= 文書抜粋 =
このドキュメンタリーの最後、ロシアでのシーンが好き。グレン・グリーンウォルドとスノーデンが
ロシアで再会し、二人は、米国の諜報プログラムに関する新たな詳細について、話し合っている。でも、二人は重要な情報を話さないで、書き留める。。グレン・グリーンウォルドはこれらを破り、スクラップの山を作り、テーブルからゆっくりと取りのぞく。
怖すぎる
タイトルなし
映画と言うよりはドキュメンタリー。スノーデン氏の名前はニュースで知っていたが、米国政府が個人は元より、他国の企業他、対テロ対策の名のもとに国益のために盗聴していることを20代で危険を省みず、暴露したことに驚愕したのと、取材し、報道戦略を練っていく姿が映像から物凄い緊張感が伝わってきた。

= 提供資料 =
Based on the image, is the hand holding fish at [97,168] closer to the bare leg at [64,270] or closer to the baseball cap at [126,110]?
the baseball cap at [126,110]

= 課題一覧 =
[1] スノーデンのドキュメンタリーの感想から「このドキュメンタリーの最後、ロシアでのシーンが好き。」という一文を英語に訳してください。
[2] スノーデンのドキュメンタリーの感想を、「このドキュメンタリーの最後、」を含む語句から打ち直し、「ルからゆっくりと取りのぞく。」の直後で止めてください。
[3] スノーデンのドキュメンタリーの感想の続きを、最後の文のあとから書いてください。

= 各課題の解答 =
[1] I love the scene in Russia at the end of this documentary.

[2]
このドキュメンタリーの最後、ロシアでのシーンが好き。グレン・グリーンウォルドとスノーデンが
ロシアで再会し、二人は、米国の諜報プログラムに関する新たな詳細について、話し合っている。でも、二人は重要な情報を話さないで、書き留める。。グレン・グリーンウォルドはこれらを破り、スクラップの山を作り、テーブルからゆっくりと取りのぞく。

[3]
スノーデン事件の現場で何が起こっていたのか?
映画冒頭はかなり退屈な流れ。
途中でようやくスノーデンが登場し、それからが本番、という感じ。
元CIA職員でNSAの監視プログラムを暴いたスノーデン事件の顛末は、ネットで調べればすぐに出てくる。今世界中で問題になっているパナマ文章も、この事件の影響があったからこそ起こった出来事だったんじゃないか?と思えるほど、この事件は色んな人に様々な影響を与えたんだと思う。
で、顛末は良いとして、その現場でどんなことが起こっていたのか?を知るには最良の映画。
あの事件を起こすタイミングで、映画監督に撮影を頼んでいた、ということが何より驚き。これはスノーデン自身のアイデアだったんだろうか?たぶん氏と同じ立場になれば自分も同じことするかも・・とにかく事実をより多くの人に公表する以外に、自分を守る手段は無いだろうし。。。
氏は、この事件のため今もアメリカに戻れていない。それだけの覚悟の上での行動だったんだ、ということは映画を通してよく伝わってくる。で、伝えたかったのは、「プライバシー=自由の重要性」なんだと。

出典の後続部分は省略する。